Analisis ini bertujuan untuk (1) menganalisis apakah mekanisme pengawasan yang berlaku saat ini sudah efektif dalam mencapai tujuan utama dari penetapan kebijakan post border, serta (2) menyusun rekomendasi mekanisme pengawasan post border dalam rangka memperlancar arus barang dan meningkatkan iklim usaha yang sehat dan berdaya saing. Analisis dilakukan dengan pendekatan metode deskriptif kuantitatif dan kualitatif. Secara keseluruhan, kinerja impor produk yang pengawasannya dilakukan melalui mekanisme post border, mengalami peningkatan di tahun 2018.
Dilihat lebih detail, dari 18 kelompok produk yang dikenakan kebijakanpengawasan post border, produk yang mengalami peningkatan impor secara signifikan di tahun 2018, antara lain Keramik, Intan Kasar, Jagung,serta Sakarin, Siklamat dan Bau-bauan. Sementara yang mengalami peningkatan impor signifikan di tahun 2019 yaitu Mutiara, Jagung, dan Perkakas Tangan. Provinsi utama masuknya impor produk yang pengawasannya melalui post border adalah provinsi yang berada di pulau Jawa, yakni DKI Jakarta, Banten, Jawa Barat, Jawa Tengah, dan Jawa timur. Sementara provinsi di luar Pulau Jawa yang dijadikan pintu masuk impor produk yang pengawasannya melalui post border adalah Provinsi Kepulauan Riau. Berdasarkan perkembangan kinerja EoDB dan GCI, dapat disimpulkan bahwa kebijakan pengawasan post border tidak memberikan pengaruh yang signifikan dalam memperbaiki peringkat kemudahan berusaha dan daya saing Indonesia.

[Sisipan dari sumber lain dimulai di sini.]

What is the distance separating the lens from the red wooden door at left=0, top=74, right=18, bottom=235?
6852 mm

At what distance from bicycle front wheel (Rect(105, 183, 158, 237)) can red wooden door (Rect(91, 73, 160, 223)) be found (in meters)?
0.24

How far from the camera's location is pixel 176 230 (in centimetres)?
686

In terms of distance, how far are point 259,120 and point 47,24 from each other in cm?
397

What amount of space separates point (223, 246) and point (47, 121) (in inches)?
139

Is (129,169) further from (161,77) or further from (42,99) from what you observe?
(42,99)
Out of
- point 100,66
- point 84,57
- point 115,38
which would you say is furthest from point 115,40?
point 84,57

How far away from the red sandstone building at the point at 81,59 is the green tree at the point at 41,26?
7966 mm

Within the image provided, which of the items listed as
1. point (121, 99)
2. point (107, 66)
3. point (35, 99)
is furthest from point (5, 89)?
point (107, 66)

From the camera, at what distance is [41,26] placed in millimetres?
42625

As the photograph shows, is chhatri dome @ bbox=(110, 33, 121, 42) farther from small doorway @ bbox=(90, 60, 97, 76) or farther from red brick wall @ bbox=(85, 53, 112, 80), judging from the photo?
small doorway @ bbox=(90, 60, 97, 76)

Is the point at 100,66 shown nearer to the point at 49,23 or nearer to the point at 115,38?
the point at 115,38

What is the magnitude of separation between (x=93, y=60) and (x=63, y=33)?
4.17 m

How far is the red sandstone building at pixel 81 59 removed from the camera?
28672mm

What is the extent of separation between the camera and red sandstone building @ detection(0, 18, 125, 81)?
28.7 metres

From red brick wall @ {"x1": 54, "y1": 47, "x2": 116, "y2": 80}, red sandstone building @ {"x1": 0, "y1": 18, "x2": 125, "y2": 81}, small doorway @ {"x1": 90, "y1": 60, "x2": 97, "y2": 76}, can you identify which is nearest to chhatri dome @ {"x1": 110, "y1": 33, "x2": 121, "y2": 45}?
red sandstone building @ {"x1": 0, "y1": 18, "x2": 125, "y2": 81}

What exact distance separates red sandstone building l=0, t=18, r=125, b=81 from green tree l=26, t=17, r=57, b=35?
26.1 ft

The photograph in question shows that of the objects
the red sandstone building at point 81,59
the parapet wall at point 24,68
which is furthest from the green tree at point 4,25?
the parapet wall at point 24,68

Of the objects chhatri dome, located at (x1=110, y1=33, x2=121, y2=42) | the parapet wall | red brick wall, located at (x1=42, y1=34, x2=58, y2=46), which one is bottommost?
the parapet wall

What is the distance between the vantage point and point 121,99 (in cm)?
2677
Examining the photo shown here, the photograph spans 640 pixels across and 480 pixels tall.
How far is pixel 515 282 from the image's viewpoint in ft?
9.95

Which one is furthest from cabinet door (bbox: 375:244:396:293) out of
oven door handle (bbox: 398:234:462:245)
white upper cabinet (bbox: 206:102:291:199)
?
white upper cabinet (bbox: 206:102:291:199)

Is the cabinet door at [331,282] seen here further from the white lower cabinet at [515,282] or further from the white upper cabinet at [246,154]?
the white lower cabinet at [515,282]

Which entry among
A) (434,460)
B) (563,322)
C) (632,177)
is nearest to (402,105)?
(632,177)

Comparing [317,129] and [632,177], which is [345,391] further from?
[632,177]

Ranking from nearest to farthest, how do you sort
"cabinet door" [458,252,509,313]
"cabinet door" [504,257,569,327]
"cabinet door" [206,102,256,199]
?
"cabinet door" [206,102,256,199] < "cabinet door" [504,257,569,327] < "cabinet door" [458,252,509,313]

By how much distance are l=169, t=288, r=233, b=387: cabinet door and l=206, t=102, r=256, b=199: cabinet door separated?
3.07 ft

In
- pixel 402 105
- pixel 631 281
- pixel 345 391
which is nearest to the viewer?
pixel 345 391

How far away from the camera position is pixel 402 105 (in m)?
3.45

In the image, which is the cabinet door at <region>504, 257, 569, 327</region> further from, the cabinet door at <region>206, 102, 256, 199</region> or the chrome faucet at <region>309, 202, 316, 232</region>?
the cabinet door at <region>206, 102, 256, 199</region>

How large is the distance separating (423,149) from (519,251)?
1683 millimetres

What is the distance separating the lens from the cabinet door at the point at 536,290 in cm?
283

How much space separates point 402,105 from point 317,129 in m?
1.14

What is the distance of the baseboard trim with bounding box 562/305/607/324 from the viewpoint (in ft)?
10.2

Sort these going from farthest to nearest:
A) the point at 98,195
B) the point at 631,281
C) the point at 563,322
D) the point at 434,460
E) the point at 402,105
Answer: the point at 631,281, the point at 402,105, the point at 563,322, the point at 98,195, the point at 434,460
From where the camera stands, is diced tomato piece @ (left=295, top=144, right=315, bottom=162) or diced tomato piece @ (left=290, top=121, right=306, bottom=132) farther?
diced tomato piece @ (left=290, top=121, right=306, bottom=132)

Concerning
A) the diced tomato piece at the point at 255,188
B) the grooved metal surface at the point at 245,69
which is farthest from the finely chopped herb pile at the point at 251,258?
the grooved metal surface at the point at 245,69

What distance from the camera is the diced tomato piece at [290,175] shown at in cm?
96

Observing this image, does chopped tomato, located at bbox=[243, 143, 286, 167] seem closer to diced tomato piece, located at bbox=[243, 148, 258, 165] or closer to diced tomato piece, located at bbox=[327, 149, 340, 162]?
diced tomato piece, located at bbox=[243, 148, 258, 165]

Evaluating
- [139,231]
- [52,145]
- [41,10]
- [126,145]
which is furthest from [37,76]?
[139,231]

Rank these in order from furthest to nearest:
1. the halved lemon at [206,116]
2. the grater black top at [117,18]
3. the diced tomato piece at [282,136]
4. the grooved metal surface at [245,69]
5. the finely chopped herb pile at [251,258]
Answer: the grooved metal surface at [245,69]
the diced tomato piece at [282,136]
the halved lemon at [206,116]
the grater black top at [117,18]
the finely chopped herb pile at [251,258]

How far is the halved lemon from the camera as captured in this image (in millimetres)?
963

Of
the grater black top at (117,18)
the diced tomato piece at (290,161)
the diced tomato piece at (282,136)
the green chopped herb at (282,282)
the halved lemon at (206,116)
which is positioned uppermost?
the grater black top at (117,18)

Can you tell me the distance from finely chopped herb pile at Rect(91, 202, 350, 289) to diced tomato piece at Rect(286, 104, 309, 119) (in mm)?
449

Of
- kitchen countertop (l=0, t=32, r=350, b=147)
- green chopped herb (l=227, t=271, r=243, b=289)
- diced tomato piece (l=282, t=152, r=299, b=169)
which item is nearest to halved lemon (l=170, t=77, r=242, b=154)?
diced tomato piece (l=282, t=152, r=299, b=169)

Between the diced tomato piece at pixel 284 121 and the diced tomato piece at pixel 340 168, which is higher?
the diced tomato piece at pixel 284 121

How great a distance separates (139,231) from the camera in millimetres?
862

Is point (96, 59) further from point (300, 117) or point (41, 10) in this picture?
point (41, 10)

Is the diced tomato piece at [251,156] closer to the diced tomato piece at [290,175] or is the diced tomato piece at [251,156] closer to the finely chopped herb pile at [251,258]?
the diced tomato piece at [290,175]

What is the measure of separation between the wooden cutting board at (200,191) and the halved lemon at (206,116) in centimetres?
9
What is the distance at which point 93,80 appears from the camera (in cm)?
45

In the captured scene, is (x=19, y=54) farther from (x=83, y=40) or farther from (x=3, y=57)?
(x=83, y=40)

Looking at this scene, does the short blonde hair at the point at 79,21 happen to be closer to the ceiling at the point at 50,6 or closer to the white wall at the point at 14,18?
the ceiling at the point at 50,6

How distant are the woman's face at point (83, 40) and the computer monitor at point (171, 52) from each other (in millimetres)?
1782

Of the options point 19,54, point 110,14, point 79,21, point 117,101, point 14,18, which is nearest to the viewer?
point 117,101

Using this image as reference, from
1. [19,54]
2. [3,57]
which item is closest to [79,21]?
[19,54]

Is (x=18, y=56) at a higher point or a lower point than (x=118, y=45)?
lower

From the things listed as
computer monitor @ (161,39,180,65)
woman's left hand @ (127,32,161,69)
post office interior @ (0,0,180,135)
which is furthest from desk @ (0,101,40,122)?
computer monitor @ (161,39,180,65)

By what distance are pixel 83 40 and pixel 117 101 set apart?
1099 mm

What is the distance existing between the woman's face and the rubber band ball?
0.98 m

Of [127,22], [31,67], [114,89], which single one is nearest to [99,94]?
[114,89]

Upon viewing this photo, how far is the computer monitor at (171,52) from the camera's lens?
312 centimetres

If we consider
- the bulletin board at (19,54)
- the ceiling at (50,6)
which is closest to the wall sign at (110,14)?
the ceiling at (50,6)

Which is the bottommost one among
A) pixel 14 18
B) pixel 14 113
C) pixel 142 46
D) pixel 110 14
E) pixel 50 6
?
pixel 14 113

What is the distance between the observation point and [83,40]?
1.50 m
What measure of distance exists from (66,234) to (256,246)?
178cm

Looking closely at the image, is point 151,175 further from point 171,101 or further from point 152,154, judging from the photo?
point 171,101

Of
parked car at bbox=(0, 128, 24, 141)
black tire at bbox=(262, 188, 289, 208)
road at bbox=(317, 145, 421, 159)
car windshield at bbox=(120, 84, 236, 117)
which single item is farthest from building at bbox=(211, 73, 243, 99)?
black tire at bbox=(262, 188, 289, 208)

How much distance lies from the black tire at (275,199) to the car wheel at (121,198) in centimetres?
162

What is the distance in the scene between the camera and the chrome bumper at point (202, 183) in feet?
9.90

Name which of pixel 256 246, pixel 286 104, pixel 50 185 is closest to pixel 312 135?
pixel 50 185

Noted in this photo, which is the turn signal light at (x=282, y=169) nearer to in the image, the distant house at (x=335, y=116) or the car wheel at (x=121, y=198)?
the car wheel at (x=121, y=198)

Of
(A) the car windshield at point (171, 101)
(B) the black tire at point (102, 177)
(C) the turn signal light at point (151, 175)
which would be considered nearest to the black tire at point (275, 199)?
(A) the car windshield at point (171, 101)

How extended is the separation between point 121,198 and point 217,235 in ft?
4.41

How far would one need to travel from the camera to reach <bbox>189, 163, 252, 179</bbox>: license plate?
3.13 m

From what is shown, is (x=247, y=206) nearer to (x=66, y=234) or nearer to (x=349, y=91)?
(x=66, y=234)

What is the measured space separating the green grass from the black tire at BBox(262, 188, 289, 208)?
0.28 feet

Adapun perbaikan iklim usaha sendiri, dari sisi perdagangan luar negeri, lebih didorong oleh perbaikan dari sisi pengurusan ekspor daripada pengurusan impor. Namun demikian, kebijakan pengawasan post border memberikan pengaruh pada perbaikan kinerja logistik nasional, terlihat dari perbaikan peringkat LPI Indonesia. Terlalu banyak jumlah importir (sebanyak 2.207 importir) yang harus diperiksa dengan keterbatasan jumlah petugas pengawasan (sebanyak 372 orang). Oleh karena itu, mekanisme pemeriksaan dan pengawasan terhadap impor melalui post border harus diperbaiki agar dapat mencakup seluruh importir di seluruh wilayah Indonesia dengan lebih cepat dan tepat.
Diperlukan tindak lanjut Penerapan Kebijakan Post Border antara lain : 1. Perlu memanfaatkan perkembangan teknologi dan informasi untuk pengembangan aplikasi Inatrade atau pembuatan aplikasi early warning system yang bisa diakses kapan pun dan dimana pun untuk mendukung analysing point dari hasil e-reporting jika terjadi lonjakan impor atau adanya impor dari importir yang beresiko tinggi agar menjadi prioritas pengawasan. Perlu melakukan kerja sama pertukaran data dan informasi dengan instansi terkait (DJBC dan Pemerintah Daerah) untuk mendukung pembuatan early warning system, serta untuk menyusun pemetaan impor berdasarkan produk dan provinsi tertentu yang menjadi prioritas untuk diperiksa. Dengan demikian, pelaksanaan pengawasan lebih cepat dan efisien sehingga tujuan memperlancar arus barang akan tercapai. Perlu membentuk satgas pengawasan berdasarkan kelompok barang yang terdiri dari Petugas Pengawas, PPNS, dan Instansi Daerah, yang lebih fokus memperhatikan beberapa provinsi utama sebagai pintu masuk impor masing-masing produk. Sehingga dapat meningkatkan efektivitas pengawasan post border dengan terbatasnya jumlah personal PPNS.